◆ **PROBLEM DETAILS**
Find the line that contains "Answer with respect". Then set down that line and all the lines after it, to the end of the records, exactly and with nothing added.

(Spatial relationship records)
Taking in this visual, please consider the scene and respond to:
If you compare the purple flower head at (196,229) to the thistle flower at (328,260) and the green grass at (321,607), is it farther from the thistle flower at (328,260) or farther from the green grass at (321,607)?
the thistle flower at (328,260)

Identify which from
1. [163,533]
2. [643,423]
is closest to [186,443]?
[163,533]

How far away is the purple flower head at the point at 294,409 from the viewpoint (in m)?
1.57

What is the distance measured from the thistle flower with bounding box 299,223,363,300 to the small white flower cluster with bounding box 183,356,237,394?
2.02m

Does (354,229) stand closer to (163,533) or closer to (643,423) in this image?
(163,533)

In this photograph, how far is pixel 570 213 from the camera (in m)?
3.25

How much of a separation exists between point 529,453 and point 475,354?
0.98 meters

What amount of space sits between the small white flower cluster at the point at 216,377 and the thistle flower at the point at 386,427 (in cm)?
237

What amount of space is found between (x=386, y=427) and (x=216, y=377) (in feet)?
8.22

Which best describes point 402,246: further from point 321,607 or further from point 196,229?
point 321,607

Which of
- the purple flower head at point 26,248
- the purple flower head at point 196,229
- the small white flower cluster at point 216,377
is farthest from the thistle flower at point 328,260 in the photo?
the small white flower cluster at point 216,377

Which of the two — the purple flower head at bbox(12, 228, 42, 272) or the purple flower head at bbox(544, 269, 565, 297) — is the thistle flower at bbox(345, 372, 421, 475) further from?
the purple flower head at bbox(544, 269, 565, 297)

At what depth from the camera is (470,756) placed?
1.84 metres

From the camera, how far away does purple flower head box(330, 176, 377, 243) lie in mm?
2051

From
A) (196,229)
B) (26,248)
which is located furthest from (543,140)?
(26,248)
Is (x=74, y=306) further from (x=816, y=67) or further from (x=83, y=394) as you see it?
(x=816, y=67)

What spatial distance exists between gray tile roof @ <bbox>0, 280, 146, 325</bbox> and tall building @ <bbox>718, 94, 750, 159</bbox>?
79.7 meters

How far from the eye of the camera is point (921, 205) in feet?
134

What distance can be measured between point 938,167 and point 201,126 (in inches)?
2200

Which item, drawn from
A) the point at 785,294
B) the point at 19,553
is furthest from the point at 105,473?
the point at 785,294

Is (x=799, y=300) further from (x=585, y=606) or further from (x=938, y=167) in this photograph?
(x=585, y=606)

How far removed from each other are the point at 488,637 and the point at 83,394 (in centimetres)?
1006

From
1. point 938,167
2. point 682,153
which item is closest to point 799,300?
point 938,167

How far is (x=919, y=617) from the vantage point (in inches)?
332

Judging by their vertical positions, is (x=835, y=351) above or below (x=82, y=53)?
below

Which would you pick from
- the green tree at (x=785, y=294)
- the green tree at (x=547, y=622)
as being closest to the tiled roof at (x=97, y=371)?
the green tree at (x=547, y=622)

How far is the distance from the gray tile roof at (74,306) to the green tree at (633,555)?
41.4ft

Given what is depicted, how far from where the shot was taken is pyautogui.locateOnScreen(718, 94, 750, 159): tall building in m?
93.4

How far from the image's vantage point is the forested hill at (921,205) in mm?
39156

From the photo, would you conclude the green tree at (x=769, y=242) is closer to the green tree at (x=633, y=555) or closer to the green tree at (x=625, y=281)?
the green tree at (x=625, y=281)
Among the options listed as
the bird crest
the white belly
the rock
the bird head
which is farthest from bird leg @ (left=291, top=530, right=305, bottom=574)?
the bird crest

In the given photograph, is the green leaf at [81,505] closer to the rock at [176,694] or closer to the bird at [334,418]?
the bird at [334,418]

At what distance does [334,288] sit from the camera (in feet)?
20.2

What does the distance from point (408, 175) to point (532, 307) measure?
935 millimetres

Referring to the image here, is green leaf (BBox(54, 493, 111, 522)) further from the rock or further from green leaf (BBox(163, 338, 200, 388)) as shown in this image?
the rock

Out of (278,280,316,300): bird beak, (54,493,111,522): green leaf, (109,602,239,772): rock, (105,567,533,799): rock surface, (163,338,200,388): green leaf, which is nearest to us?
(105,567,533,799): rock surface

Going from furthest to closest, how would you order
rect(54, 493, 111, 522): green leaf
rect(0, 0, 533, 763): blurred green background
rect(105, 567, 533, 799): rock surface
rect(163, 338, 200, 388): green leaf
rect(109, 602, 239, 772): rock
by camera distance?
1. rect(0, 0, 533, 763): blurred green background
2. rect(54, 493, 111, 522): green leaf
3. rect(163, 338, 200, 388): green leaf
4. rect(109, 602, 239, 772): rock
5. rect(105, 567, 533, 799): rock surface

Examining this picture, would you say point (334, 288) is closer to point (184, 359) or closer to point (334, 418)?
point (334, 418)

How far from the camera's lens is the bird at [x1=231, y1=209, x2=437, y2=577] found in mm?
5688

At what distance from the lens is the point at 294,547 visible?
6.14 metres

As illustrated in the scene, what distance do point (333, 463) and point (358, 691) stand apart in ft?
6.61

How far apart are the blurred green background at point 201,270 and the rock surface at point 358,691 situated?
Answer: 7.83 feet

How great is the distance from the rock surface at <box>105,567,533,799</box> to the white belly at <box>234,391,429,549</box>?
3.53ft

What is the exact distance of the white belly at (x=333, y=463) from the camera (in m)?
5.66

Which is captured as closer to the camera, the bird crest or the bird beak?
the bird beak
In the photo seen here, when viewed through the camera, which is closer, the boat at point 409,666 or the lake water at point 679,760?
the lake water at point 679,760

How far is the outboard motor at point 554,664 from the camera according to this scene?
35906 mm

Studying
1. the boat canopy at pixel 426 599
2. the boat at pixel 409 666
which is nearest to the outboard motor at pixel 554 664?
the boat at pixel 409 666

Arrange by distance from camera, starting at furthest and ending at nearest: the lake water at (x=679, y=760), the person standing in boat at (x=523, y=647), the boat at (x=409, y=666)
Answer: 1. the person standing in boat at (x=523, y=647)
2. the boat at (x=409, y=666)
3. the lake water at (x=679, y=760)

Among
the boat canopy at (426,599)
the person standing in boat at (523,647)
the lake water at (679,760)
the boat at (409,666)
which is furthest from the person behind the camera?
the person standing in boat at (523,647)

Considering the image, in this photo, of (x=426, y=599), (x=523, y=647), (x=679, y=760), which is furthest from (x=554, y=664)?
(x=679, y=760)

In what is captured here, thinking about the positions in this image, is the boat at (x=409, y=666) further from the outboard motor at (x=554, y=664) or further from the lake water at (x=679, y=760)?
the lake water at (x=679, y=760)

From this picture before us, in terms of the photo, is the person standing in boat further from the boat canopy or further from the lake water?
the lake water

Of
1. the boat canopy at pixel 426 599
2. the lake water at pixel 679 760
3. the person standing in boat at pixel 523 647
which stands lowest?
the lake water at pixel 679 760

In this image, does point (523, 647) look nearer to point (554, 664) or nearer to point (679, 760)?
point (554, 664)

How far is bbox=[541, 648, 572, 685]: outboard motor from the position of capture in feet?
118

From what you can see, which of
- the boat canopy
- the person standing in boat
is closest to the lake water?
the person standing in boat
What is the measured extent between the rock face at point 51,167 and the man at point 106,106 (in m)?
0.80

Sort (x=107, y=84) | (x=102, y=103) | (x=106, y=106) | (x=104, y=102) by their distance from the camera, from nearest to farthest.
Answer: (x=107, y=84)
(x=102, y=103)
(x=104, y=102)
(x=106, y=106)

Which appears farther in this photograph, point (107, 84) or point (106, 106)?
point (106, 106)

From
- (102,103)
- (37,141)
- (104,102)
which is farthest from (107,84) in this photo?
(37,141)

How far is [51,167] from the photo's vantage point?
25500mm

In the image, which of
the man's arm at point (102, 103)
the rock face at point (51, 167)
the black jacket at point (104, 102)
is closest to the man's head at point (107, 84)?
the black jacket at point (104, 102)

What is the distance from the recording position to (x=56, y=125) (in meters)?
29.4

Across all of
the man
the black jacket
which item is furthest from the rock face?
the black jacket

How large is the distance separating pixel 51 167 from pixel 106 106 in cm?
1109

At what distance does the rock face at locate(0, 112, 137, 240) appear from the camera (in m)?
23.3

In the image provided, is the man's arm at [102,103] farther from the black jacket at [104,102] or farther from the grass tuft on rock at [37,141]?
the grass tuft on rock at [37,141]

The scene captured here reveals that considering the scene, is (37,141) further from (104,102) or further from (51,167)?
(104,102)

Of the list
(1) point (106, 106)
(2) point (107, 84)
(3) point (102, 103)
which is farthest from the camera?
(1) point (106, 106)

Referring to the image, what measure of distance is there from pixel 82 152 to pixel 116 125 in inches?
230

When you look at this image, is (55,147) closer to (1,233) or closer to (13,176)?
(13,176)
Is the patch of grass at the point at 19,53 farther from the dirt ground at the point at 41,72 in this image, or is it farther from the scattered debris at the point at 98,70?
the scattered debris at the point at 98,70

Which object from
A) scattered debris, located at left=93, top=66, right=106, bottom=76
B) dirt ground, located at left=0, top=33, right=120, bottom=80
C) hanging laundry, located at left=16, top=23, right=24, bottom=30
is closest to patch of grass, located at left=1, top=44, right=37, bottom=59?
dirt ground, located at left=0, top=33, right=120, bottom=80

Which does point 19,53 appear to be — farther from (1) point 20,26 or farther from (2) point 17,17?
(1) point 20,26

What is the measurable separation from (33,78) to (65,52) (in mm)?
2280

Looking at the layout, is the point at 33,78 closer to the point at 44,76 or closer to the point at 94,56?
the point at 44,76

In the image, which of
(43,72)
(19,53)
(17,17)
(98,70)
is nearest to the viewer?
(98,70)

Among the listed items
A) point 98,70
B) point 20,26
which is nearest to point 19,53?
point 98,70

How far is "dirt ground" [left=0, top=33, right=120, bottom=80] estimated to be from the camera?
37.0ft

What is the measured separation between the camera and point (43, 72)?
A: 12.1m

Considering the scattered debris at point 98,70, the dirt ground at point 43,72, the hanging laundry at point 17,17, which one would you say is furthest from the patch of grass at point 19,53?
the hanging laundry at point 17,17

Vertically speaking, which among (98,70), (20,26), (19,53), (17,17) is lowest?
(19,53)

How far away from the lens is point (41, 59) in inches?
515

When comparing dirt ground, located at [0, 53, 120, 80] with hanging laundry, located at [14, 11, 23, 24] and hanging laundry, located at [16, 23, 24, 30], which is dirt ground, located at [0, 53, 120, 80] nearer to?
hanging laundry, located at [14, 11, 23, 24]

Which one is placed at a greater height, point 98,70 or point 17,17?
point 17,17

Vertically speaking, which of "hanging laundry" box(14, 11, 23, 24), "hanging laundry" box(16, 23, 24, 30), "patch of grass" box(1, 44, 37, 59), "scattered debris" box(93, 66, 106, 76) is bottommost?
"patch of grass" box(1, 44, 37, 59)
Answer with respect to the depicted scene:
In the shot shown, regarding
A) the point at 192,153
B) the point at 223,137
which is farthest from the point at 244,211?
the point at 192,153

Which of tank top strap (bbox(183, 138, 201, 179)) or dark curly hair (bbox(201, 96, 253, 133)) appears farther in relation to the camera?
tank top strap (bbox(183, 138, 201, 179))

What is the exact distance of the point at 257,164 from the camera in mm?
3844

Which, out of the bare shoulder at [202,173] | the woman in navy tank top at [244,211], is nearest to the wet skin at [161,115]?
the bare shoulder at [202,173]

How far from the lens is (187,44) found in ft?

◆ **RESPONSE TO THE TASK**
Answer with respect to the depicted scene:
In the shot shown, regarding
A) the point at 192,153
B) the point at 223,137
which is farthest from the point at 244,211?
the point at 192,153

Which of tank top strap (bbox(183, 138, 201, 179)) or dark curly hair (bbox(201, 96, 253, 133)) appears farther in relation to the camera?
tank top strap (bbox(183, 138, 201, 179))

What is the exact distance of the point at 257,164 from the camera in mm?
3844

Which, out of the bare shoulder at [202,173] | the woman in navy tank top at [244,211], is nearest to the wet skin at [161,115]?
the bare shoulder at [202,173]

How far from the lens is (187,44) found in ft?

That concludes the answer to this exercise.